• [EXERCISE OBJECTIVE]:
Please copy out the records below with "camera" swapped for "observer" everywhere it occurs, changing nothing else. Leave the pictures out of your answer.

• [DATA SUPPLIED]:
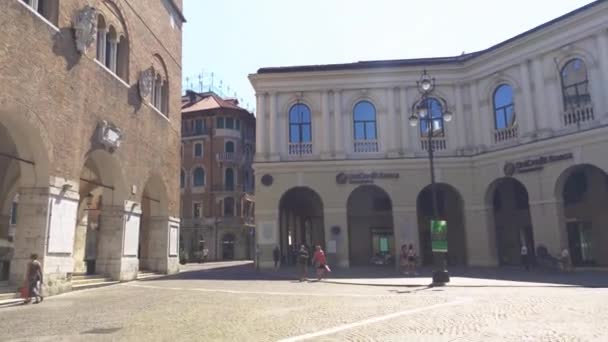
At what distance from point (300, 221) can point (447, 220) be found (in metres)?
10.9

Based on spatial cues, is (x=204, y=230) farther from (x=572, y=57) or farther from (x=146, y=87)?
(x=572, y=57)

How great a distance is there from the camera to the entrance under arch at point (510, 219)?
2864 centimetres

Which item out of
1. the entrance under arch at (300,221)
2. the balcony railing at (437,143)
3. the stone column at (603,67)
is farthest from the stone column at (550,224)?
the entrance under arch at (300,221)

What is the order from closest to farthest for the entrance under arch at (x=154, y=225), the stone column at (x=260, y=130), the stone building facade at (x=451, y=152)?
the entrance under arch at (x=154, y=225) → the stone building facade at (x=451, y=152) → the stone column at (x=260, y=130)

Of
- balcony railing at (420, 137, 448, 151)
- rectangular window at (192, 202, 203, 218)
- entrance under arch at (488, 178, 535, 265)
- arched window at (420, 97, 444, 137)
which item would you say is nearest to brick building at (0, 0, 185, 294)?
balcony railing at (420, 137, 448, 151)

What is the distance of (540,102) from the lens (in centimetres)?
2580

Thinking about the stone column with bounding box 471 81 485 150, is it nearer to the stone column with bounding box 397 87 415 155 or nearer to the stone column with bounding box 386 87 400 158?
the stone column with bounding box 397 87 415 155

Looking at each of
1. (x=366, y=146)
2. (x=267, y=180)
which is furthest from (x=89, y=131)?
(x=366, y=146)

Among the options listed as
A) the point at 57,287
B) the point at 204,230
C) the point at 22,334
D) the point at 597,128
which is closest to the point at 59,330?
the point at 22,334

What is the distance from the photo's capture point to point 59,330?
920 centimetres

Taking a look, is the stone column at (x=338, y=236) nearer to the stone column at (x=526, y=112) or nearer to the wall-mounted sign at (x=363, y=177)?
the wall-mounted sign at (x=363, y=177)

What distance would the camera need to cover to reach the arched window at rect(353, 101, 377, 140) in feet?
98.5

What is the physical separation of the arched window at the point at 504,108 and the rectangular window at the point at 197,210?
37.3 metres

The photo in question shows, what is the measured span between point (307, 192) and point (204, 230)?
2586 centimetres
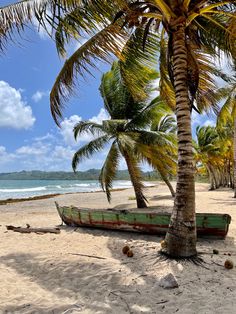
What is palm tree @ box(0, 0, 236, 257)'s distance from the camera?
5551mm

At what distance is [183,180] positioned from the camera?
226 inches

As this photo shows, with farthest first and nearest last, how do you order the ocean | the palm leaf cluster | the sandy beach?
the ocean < the palm leaf cluster < the sandy beach

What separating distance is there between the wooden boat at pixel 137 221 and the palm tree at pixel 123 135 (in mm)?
3444

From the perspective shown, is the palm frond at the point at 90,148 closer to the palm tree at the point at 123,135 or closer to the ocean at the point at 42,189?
the palm tree at the point at 123,135

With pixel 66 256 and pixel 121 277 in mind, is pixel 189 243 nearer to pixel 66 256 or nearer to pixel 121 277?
pixel 121 277

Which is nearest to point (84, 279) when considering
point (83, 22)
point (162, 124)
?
point (83, 22)

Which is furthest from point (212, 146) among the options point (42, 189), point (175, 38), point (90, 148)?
point (42, 189)

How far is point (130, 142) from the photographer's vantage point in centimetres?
1230

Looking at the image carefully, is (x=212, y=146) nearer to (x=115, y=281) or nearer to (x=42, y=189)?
(x=115, y=281)

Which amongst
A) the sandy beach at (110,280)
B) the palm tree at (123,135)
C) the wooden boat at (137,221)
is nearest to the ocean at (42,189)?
the palm tree at (123,135)

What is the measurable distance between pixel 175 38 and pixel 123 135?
23.8ft

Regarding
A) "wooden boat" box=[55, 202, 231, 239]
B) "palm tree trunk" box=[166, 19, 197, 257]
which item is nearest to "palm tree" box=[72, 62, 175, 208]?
"wooden boat" box=[55, 202, 231, 239]

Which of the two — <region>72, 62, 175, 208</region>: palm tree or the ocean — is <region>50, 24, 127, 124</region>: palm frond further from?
the ocean

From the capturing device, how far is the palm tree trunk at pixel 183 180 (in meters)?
5.68
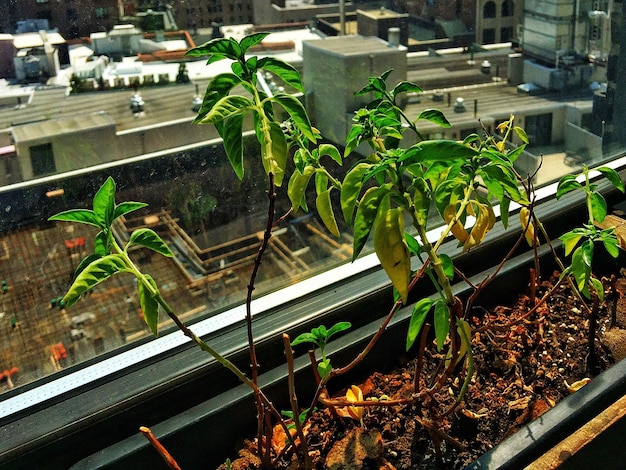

• [SOLUTION TO THE EXERCISE]:
At what distance from point (300, 221) can point (447, 220) be found (in metres)?
10.9

Based on spatial cues, is (x=204, y=230) farther from (x=572, y=57) or farther from (x=146, y=87)?
(x=572, y=57)

How great a distance is there from the observer to the entrance under arch at point (510, 219)?
2864 centimetres

Which item out of
1. the entrance under arch at (300,221)
2. the balcony railing at (437,143)
3. the stone column at (603,67)
is farthest from the stone column at (550,224)?
the entrance under arch at (300,221)

What is the order from closest to farthest for the entrance under arch at (x=154, y=225), the stone column at (x=260, y=130), the stone building facade at (x=451, y=152)?
the entrance under arch at (x=154, y=225) → the stone building facade at (x=451, y=152) → the stone column at (x=260, y=130)

Of
- balcony railing at (420, 137, 448, 151)
- rectangular window at (192, 202, 203, 218)
- entrance under arch at (488, 178, 535, 265)
- arched window at (420, 97, 444, 137)
which item would you say is nearest to brick building at (0, 0, 185, 294)?
balcony railing at (420, 137, 448, 151)

What is the distance of (540,102) from the lens (in centimetres)?
2580

Thinking about the stone column with bounding box 471 81 485 150, is it nearer to the stone column with bounding box 397 87 415 155 or nearer to the stone column with bounding box 386 87 400 158?
the stone column with bounding box 397 87 415 155

Looking at each of
1. (x=366, y=146)
2. (x=267, y=180)
which is furthest from (x=89, y=131)?
(x=366, y=146)

Among the options listed as
A) the point at 57,287
B) the point at 204,230
C) the point at 22,334
D) the point at 597,128
which is closest to the point at 59,330?
the point at 22,334

What is the distance from the photo's capture point to point 59,330?
920 centimetres

Taking a look, is the stone column at (x=338, y=236) nearer to the stone column at (x=526, y=112) or nearer to the wall-mounted sign at (x=363, y=177)?
the wall-mounted sign at (x=363, y=177)

What distance would the observer need to cover to reach the arched window at rect(353, 101, 377, 140) in feet?
98.5

What is the physical separation of the arched window at the point at 504,108 and the rectangular window at the point at 197,210?
37.3 metres

The photo in question shows, what is the measured span between point (307, 192) and point (204, 230)?
2586 centimetres
What is palm tree @ box(0, 0, 236, 257)'s distance from the observer?
5551mm

At what distance is [183,180] positioned from the observer?
226 inches

As this photo shows, with farthest first and nearest last, how do you order the ocean | the palm leaf cluster | the sandy beach?
the ocean < the palm leaf cluster < the sandy beach

What separating distance is there between the wooden boat at pixel 137 221 and the palm tree at pixel 123 135 (in mm)?
3444

From the perspective shown, is the palm frond at the point at 90,148 closer to the palm tree at the point at 123,135 or closer to the ocean at the point at 42,189?
the palm tree at the point at 123,135

With pixel 66 256 and pixel 121 277 in mind, is pixel 189 243 nearer to pixel 66 256 or nearer to pixel 121 277?
pixel 121 277

Which is nearest to point (84, 279) when considering
point (83, 22)
point (162, 124)
?
point (83, 22)

Which is furthest from point (212, 146) among the options point (42, 189), point (175, 38), point (90, 148)?
point (42, 189)

How far is point (130, 142) from the photographer's vantage point in centimetres?
1230

Looking at the image carefully, is (x=212, y=146) nearer to (x=115, y=281) or nearer to (x=42, y=189)?
(x=115, y=281)

Which amongst
A) the sandy beach at (110,280)
B) the palm tree at (123,135)
C) the wooden boat at (137,221)
is nearest to the ocean at (42,189)?
the palm tree at (123,135)

What is the measurable distance between pixel 175 38 and pixel 123 135?
23.8ft

Regarding
A) "wooden boat" box=[55, 202, 231, 239]
B) "palm tree trunk" box=[166, 19, 197, 257]
which item is nearest to "palm tree" box=[72, 62, 175, 208]?
"wooden boat" box=[55, 202, 231, 239]

Which of the two — <region>72, 62, 175, 208</region>: palm tree or the ocean — is <region>50, 24, 127, 124</region>: palm frond further from?
the ocean

From the capturing device, how far is the palm tree trunk at pixel 183 180 (in meters)?
5.68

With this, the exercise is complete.